> [Data to process]
☆ ☆ ☆ ☆

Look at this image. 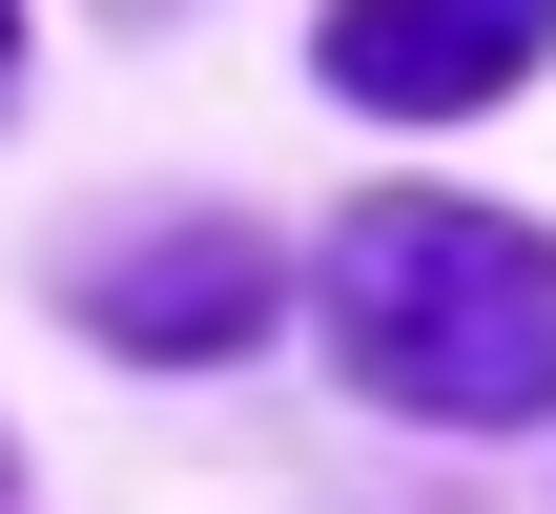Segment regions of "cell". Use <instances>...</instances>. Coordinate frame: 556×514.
<instances>
[{
    "instance_id": "obj_4",
    "label": "cell",
    "mask_w": 556,
    "mask_h": 514,
    "mask_svg": "<svg viewBox=\"0 0 556 514\" xmlns=\"http://www.w3.org/2000/svg\"><path fill=\"white\" fill-rule=\"evenodd\" d=\"M0 82H21V21H0Z\"/></svg>"
},
{
    "instance_id": "obj_2",
    "label": "cell",
    "mask_w": 556,
    "mask_h": 514,
    "mask_svg": "<svg viewBox=\"0 0 556 514\" xmlns=\"http://www.w3.org/2000/svg\"><path fill=\"white\" fill-rule=\"evenodd\" d=\"M536 41H556V0H330V82L371 124H454V103L536 82Z\"/></svg>"
},
{
    "instance_id": "obj_1",
    "label": "cell",
    "mask_w": 556,
    "mask_h": 514,
    "mask_svg": "<svg viewBox=\"0 0 556 514\" xmlns=\"http://www.w3.org/2000/svg\"><path fill=\"white\" fill-rule=\"evenodd\" d=\"M330 350H351V391H392L433 433H516V412H556V247L392 185L330 227Z\"/></svg>"
},
{
    "instance_id": "obj_3",
    "label": "cell",
    "mask_w": 556,
    "mask_h": 514,
    "mask_svg": "<svg viewBox=\"0 0 556 514\" xmlns=\"http://www.w3.org/2000/svg\"><path fill=\"white\" fill-rule=\"evenodd\" d=\"M83 309H103L124 350H227V330L268 309V247H248V227H186V247H103V268H83Z\"/></svg>"
}]
</instances>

☆ ☆ ☆ ☆

> [What you need to do] Locate every line in the entries above that contains the string "viewBox" and copy each one out in full.

> [Final answer]
    "mask_svg": "<svg viewBox=\"0 0 556 514\" xmlns=\"http://www.w3.org/2000/svg\"><path fill=\"white\" fill-rule=\"evenodd\" d=\"M0 82H21V21H0Z\"/></svg>"
    "mask_svg": "<svg viewBox=\"0 0 556 514\" xmlns=\"http://www.w3.org/2000/svg\"><path fill=\"white\" fill-rule=\"evenodd\" d=\"M536 41H556V0H330V82L371 124H454V103L536 82Z\"/></svg>"
    "mask_svg": "<svg viewBox=\"0 0 556 514\" xmlns=\"http://www.w3.org/2000/svg\"><path fill=\"white\" fill-rule=\"evenodd\" d=\"M330 350H351V391H392L433 433H516V412H556V247L392 185L330 227Z\"/></svg>"
    "mask_svg": "<svg viewBox=\"0 0 556 514\" xmlns=\"http://www.w3.org/2000/svg\"><path fill=\"white\" fill-rule=\"evenodd\" d=\"M83 309H103L124 350H227V330L268 309V247H248V227H186V247H103V268H83Z\"/></svg>"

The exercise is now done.